# [EXCERPTED PASSAGE]
:::

It looks as though the Trans-Alaska Pipeline will be the first means of getting the crude oil to market. Spanning the 800 miles from Prudhoe Bay to Valdez on the Gulf of Alaska, a huge 48-inch-diameter artery is planned, one that will disgorge 500,000 to 1,000,000 barrels of oil daily at the terminal. The cost is expected to run as high as $900 million.
Preliminary work is already under way on this “plumbing” job that will involve twelve pump stations to bear the “black gold” over three mountain ranges with elevations as high as 4,800 feet. Much of the pipeline will be laid in a ditch on the frozen ground with at least four feet of frozen soil on top to secure it. Digging, blasting and thawing the ground for this slash, six feet wide, eight feet deep and 800 miles long is proving to be quite a challenge. But they hope for completion by 1972.
Value to the Economy
Alaska is keenly interested in the project. It creates employment for many. Oil companies poured more than $900 million into the state treasury when they bid for the privilege of leasing 412,453 acres of North Slope land for development. The world’s increasing demand for petroleum, coupled with the hazards associated with delivery of oil from the politically turbulent Middle East, makes this project all the more attractive. Western nations hope Alaska’s oil supply will relieve the situation.

:::

# [EXERCISE SET]
(a) Set down the part of the pipeline passage starting at "It looks as" and ending at "completion by 1972.".
(b) In the pipeline passage, how many pump stations will carry the oil over the mountain ranges?
Rely only on the pipeline passage for your answers.

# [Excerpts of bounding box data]

:::

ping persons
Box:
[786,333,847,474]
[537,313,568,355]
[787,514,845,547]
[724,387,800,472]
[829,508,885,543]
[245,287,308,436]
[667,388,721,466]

:::

# [FINAL ANSWERS]
(a)
It looks as though the Trans-Alaska Pipeline will be the first means of getting the crude oil to market. Spanning the 800 miles from Prudhoe Bay to Valdez on the Gulf of Alaska, a huge 48-inch-diameter artery is planned, one that will disgorge 500,000 to 1,000,000 barrels of oil daily at the terminal. The cost is expected to run as high as $900 million.
Preliminary work is already under way on this “plumbing” job that will involve twelve pump stations to bear the “black gold” over three mountain ranges with elevations as high as 4,800 feet. Much of the pipeline will be laid in a ditch on the frozen ground with at least four feet of frozen soil on top to secure it. Digging, blasting and thawing the ground for this slash, six feet wide, eight feet deep and 800 miles long is proving to be quite a challenge. But they hope for completion by 1972.

(b) Twelve pump stations.